--- Texte source ---

• • • • •

Vade-mecum du reporting EXTRA financier, dans la jungle des acronymes…

On croyait tout savoir du « Reporting », notamment dans le monde de la consolidation financière, et voilà que se profile à grands pas le « Reporting extra-financier » avec ses nouveaux acronymes. De quoi s’agit-il ? Voici un petit vade-mecum… à l’usage des directeurs financiers et des consolideurs qui pressentent qu’ils seront prochainement sollicités pour la production de ce nouveau reporting.

Les objectifs du reporting extra-financier

Les entreprises, en consommant des ressources naturelles et humaines pour produire et distribuer leurs biens et services, impactent leur environnement et provoquent ce qu’on appelle des « externalités négatives » (par exemple des émissions de carbone), mais aussi « externalités positives » (par exemple un développement économique partagé).  Sur le chemin d’un capitalisme responsable, elles sont amenées à rendre compte de leur performance non seulement financière, mais aussi « extra financière ». Cela s’effectue grâce au reporting extra-financier.

• • • • •

--- Les données ---
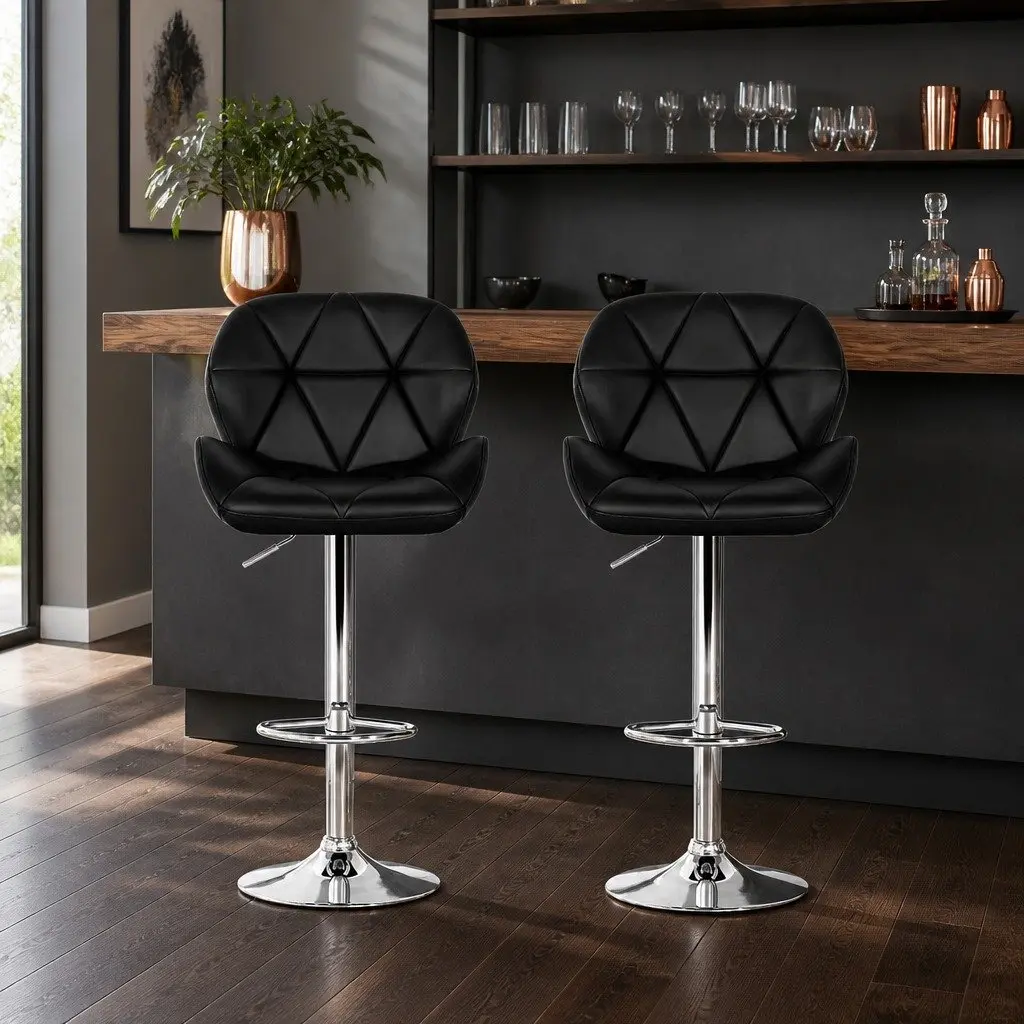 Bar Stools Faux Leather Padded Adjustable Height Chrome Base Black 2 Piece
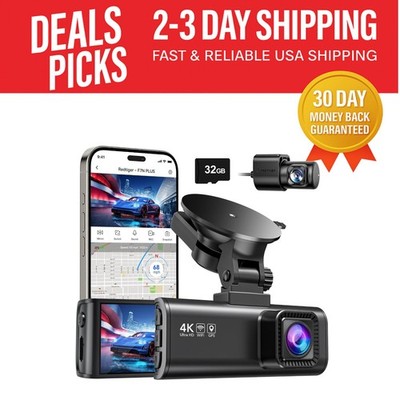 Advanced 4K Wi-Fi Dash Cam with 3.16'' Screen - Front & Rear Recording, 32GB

• • • • •

--- Consignes ---
[1] D'après le texte sur le reporting extra-financier, à qui ce vade-mecum est-il destiné ?
[2] Reprenez la rédaction du texte sur le reporting extra-financier juste après sa dernière phrase.

--- Réponses ---
[1] Aux directeurs financiers et aux consolideurs qui pressentent qu'ils seront prochainement sollicités pour la production de ce nouveau reporting.

[2]
Ainsi, au-delà des performances financières jugées au travers des résultats et des bilans comptables, le reporting extra financier cherche à rendre compte de la performance des entreprises en matière ESG (environnementale, sociale et gouvernance) ou RSE (Responsabilité Sociale des Entreprises).

Voir notre billet sur la définition de la Responsabilité Sociale des Entreprises : Parlez-vous couramment RSE, développement durable et indicateurs extra-financiers ?

Le reporting extra-financier pour les entreprises est d’abord la réponse à de nouvelles obligations résultant d’une poussée réglementaire en pleine accélération. Celle-ci concerne :

  • les sociétés cotées
  • les entreprises privées (d’une certaine taille)
  • ainsi que les organisations dépendant de l’Etat et des collectivités.

Cette matière réglementaire provient souvent de l’Europe et de son Green Deal, avec notamment la transposition de la directive NFRD (Non Financial Reporting Directive) en 2018, devenue CSRD (Corporate Sustainable Reporting Directive) en avril 2021. Mais la mouvance est mondiale.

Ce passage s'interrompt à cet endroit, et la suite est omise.